Another $36 million will go to Stanwell Corporation this year for a range of ICT projects including $15 million to continue a $26.2 million Enterprise Information Systems and new funding of $15 million for hardware, software and communications upgrades.
The QPS will receive $27.1 million will fund its ICT agenda in 2012-13, mostly to finish off projects originally funded under Labor, including:
- $10.8 million to continue its broad technology refresh program;
- $3.7 million to finish its $22 million Digital Integrated Traffic Camera System;
- $3.6 million to finish its $13.9 million Computer Aided Dispatch System;
- $2 million to finish stage 2 of its $11.2 million Weapons Licensing Management System;
- New funding of $500,000 for a Critical Incident Management System; and
- $6.5 million for a variety of other ICT minor works.
Savings measures in the budget will also directly impact ICT programs, including the decision to scrap the Police’s Discipline and Complaints Management System in order to retrieve $6.9 million.

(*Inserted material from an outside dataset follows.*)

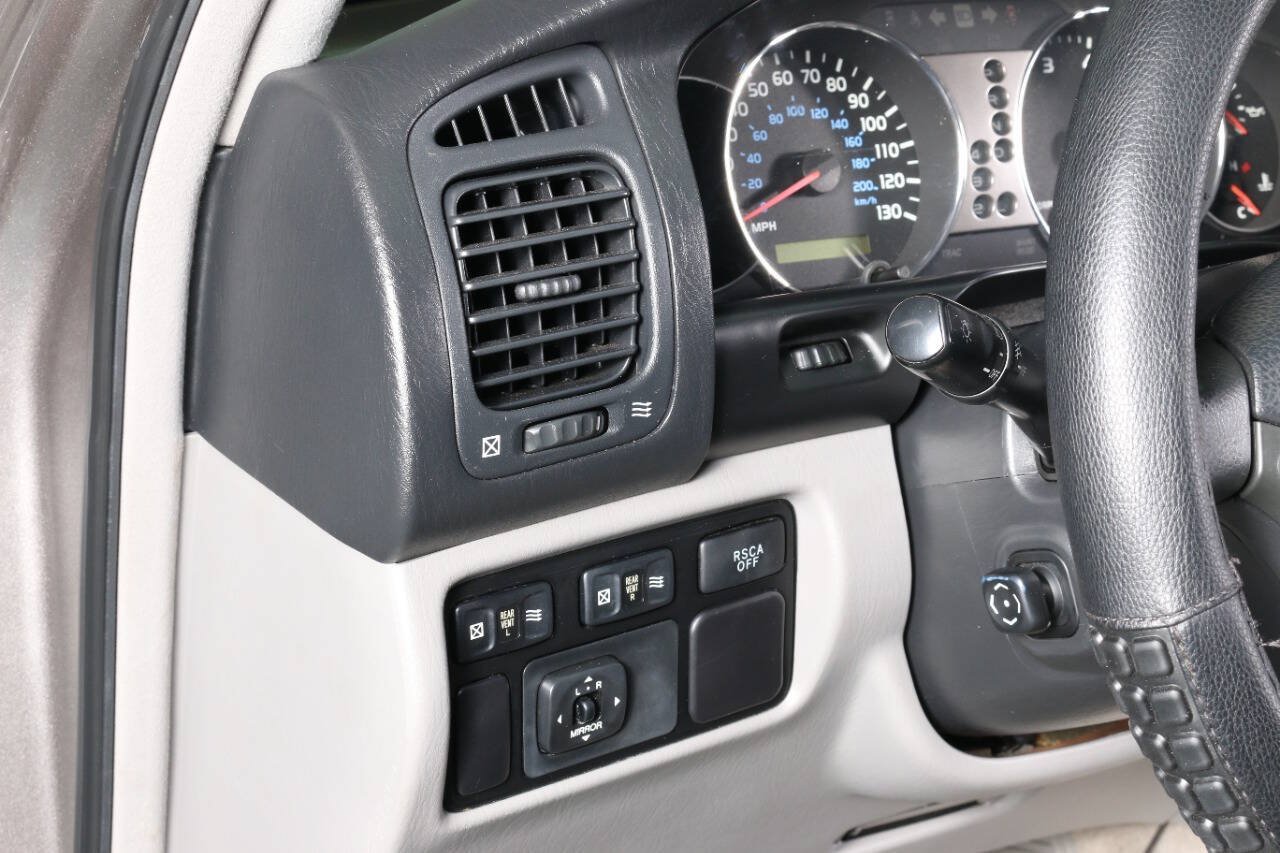 Used 2004 Toyota Land Cruiser AWD/4WD image 38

Minister Bates also outlined the Government’s intention to follow in the NSW’s footsteps by implementing one-stop-shops for service delivery via phone, online and in person. NSW’s comprehensive model for service delivery consolidation, Service NSW, has already produced approaches to market for a hosted contact centre platform, a case management system and services associated with the establishment of a desktop environment for Service NSW staff.